By the time the play concludes, Beth confesses that she’s really in love with Adel. But the revelation is much ado about nothing, thanks to the completely disastrous work of all the principals involved. They can all have each other, frankly.
Strangely and wonderfully, though, the first hour’s wretchedness is countered by the success of the second. Futz was written in the mid-1960s by Rochelle Owens, though the way this New York-based writer pummels rural America, it could have been written last month. Equal parts fairy tale and Greek tragedy, it’s about a twangy farmer, Cyrus Futz (Andrew Stowers), who is in love with his prized sow, Amanda. It’s a bizarre story, but it deftly proposes that no one has the right to question anyone’s choice of partner.

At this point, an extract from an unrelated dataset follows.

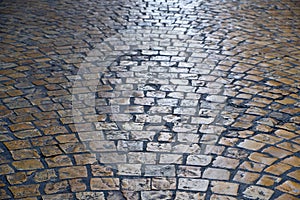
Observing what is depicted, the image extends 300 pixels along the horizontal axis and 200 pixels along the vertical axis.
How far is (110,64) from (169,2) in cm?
279

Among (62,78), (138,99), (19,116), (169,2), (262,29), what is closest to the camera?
(19,116)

The pig is, of course, not present. Nor are props or a set, but everything is quite visible, thanks to the excited, descriptive storytelling of the narrator (Ron Willis, who also directs). Many of the 13 actors are so well-cast that they could propel the play without a word of dialogue. Among those circling the poor, misunderstood Futz are a gingham-wearing neighborhood tramp, Majorie (Laura Rose); her yokel brother, Ned (an intense, magnetic Kevin Siess); and her loony mother, perfectly rendered in one brief scene by Marie Willis. Also weirdly riveting is Joel Reavis as a dimwitted death-row inmate named Oscar Loop, who was spurred to commit homicide after seeing Futz fornicating with Amanda.
The play seesaws between the muddy hillbilly town where Futz lives and the prison he eventually inhabits. Both places vibrate with a sense of doom, which demonstrates the dexterity of Willis’ direction. Given the lack of sets or props, he marvelously sets the mood using just a group of actors totally plugged into what they’re intended to communicate. Of Willis’ consistently interesting choices, I was especially taken with a tableaux of the Pieta staged by the prisoner Oscar Loop and his mother, and a death scene that unfolds in a way that immobilizes the audience and then makes it gasp with horror.

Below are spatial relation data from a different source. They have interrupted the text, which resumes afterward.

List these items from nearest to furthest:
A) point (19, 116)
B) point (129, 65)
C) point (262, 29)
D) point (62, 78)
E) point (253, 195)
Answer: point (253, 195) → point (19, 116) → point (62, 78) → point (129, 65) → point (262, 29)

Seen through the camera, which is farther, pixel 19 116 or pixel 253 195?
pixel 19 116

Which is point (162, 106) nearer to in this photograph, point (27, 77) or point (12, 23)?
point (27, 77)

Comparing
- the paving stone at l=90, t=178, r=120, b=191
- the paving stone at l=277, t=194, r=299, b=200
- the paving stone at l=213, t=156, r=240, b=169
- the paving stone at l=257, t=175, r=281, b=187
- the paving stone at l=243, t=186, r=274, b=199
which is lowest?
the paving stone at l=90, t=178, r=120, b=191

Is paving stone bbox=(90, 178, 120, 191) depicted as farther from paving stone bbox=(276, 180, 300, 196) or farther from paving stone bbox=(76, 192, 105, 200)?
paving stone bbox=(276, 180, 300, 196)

The company gives Futz everything it needs and deserves, proving that, at times, it can create something like art. Which doesn’t entirely compensate for that fetid first half. There’s also a willy-nilly looseness to the company’s production values that could easily be mistaken for the work of rank amateurs, such as the actors’ entrances from side doors with the lights up. (Granted, the performance space is a basement.) And what was the deal with the two men sitting front and center distractingly snapping pictures through the whole production? I’d suggest that any future compulsion to capture the company’s work be conducted at a dress rehearsal.